Many people are prescribed interferon for hepatitis, a disease of the liver that can range in severity from mild to life threatening. Interferon is a naturally occurring substance produced by the body to combat viruses. Scientists developed synthetic interferon for hepatitis in three forms: beta, gamma, and alpha. Though it has proven to be an effective tool against the disease, its side effects can be severe.
Interferon for hepatitis is taken by injection. The injected interferon changes the body's immune system by increasing its natural ability to fight the virus. It does this by changing the body's immune system to produce more virus-fighting cells. Different types of hepatitis respond to different types of interferon, which has prompted the development of several different kinds of the medication.
Interferon Alpha-2B has been among the most often recommended types of interferon for hepatitis B. If it is ineffective, then interferon-Alpha 2A may be tried. For hepatitis C, the FDA has approved interferons including pegylated Alpha-2B and Alphacon-1. Chronic hepatitis or hepatitis D is typically treated with pegylated interferon. In most cases, the patient is also prescribed a strong antiviral medication in conjunction with the interferon injections.
Side effects for interferon treatments can range from mild to severe. Reported side effects include flu-like symptoms such as fever, muscle aches, and extreme fatigue. Blood counts may be impaired and show a decrease in white cells and platelets.
Psychological side effects of interferon have also been reported. They include depression and suicidal thoughts. Some interferon patients have suffered from psychosis, manic highs, and visual or auditory hallucinations while in treatment.
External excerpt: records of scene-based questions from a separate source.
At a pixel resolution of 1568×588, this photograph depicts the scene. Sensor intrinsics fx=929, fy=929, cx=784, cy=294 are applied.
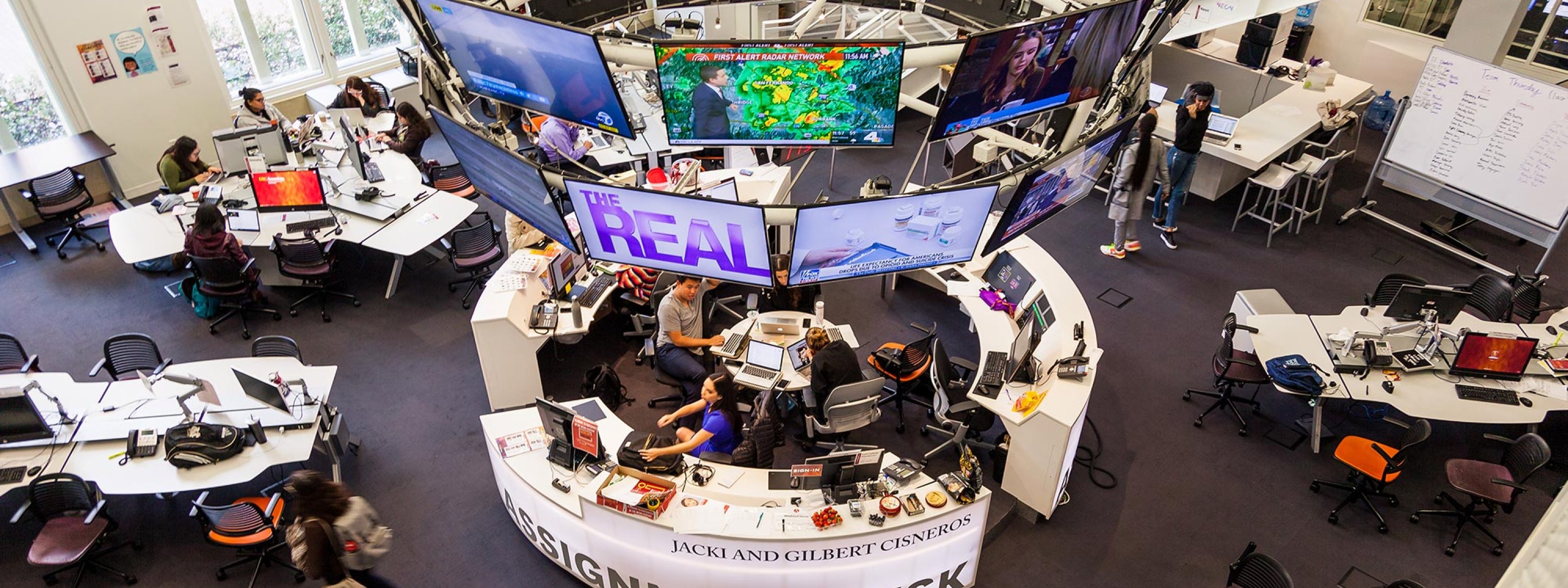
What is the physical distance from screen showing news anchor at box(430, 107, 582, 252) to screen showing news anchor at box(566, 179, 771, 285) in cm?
22

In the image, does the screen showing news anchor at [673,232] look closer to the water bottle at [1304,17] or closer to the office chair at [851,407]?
the office chair at [851,407]

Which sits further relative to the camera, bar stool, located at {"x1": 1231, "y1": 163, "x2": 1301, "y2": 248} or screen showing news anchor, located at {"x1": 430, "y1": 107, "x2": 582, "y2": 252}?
bar stool, located at {"x1": 1231, "y1": 163, "x2": 1301, "y2": 248}

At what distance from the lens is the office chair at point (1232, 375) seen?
7.76 m

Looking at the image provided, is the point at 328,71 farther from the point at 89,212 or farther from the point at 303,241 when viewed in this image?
the point at 303,241

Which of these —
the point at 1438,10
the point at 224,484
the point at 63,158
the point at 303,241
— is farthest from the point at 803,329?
the point at 1438,10

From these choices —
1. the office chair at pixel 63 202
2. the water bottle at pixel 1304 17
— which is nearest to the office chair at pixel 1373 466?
the water bottle at pixel 1304 17

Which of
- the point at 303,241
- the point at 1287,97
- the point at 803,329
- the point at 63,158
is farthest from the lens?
the point at 1287,97

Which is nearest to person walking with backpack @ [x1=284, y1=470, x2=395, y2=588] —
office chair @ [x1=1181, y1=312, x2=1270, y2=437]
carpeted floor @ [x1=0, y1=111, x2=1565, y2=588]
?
carpeted floor @ [x1=0, y1=111, x2=1565, y2=588]

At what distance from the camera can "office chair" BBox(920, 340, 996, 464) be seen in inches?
288

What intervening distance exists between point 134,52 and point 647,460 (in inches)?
347

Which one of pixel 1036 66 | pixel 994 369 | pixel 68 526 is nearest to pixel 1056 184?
pixel 1036 66

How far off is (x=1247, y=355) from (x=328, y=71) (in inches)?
468

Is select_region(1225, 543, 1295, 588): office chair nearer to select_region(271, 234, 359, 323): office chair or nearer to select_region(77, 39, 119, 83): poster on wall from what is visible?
select_region(271, 234, 359, 323): office chair

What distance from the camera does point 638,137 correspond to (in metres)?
10.7
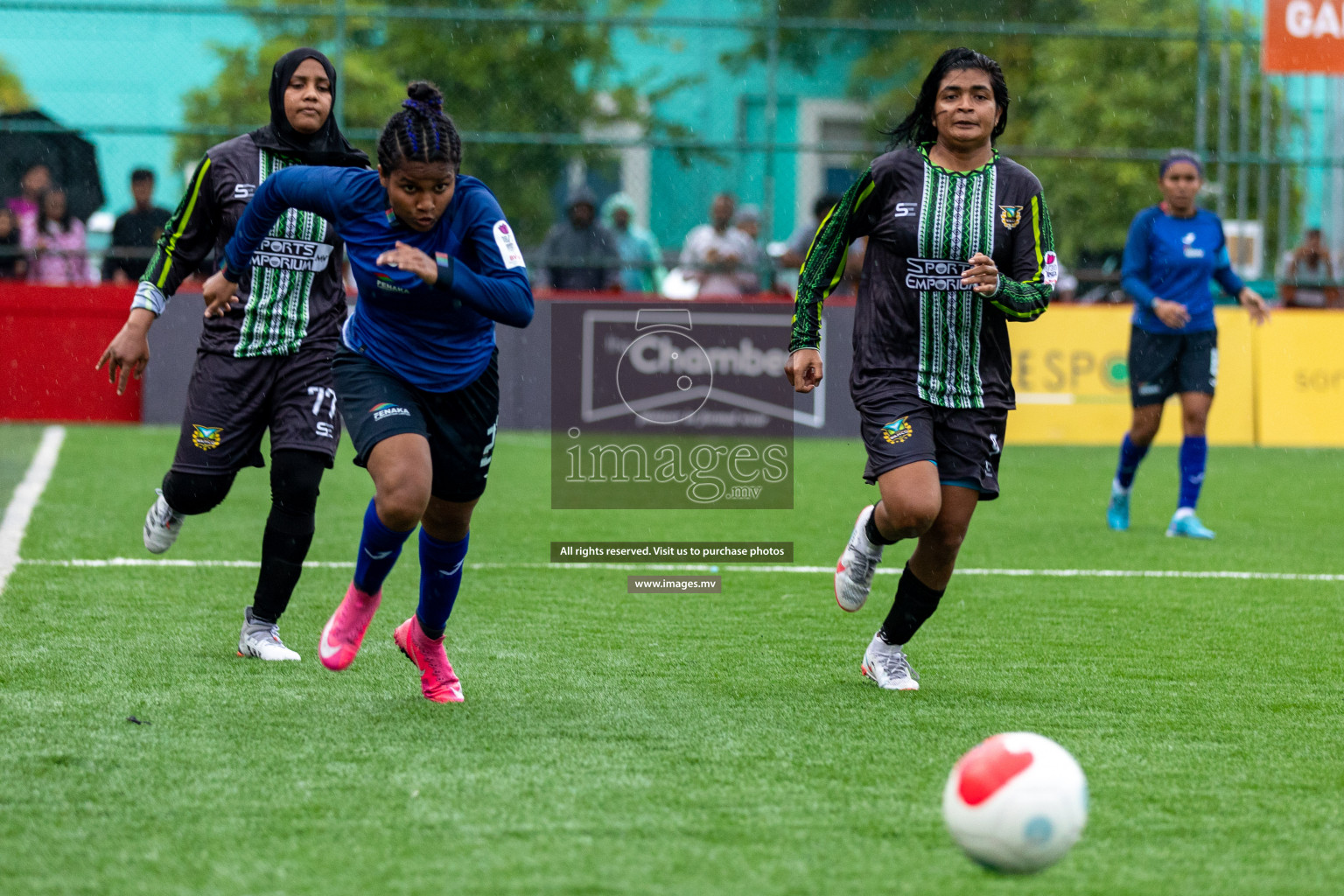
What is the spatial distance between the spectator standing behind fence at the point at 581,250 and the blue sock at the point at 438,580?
11169 mm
Physical side effects of interferon for hepatitis treatment include damage to body organs. Kidney, liver, and heart issues have been reported, along with bone marrow problems. These side effects usually occur when the patient is taking a high dosage of interferon.
Advantages of taking interferon for hepatitis include the possibility of a complete cure. For the majority of patients, however, interferon will not cure the hepatitis, but will alleviate symptoms and put the disease in remission. Most patients will ultimately have the disease return and will require further treatment.
Patients with other issues such as HIV do not typically respond as well to the treatment and have a higher incident of the disease returning later. People with mental illnesses, additional infections, heart issues, or certain eye disorders generally are not good candidates for interferon injections. They should be closely monitored by medical professionals if they decide to move forward with the treatment.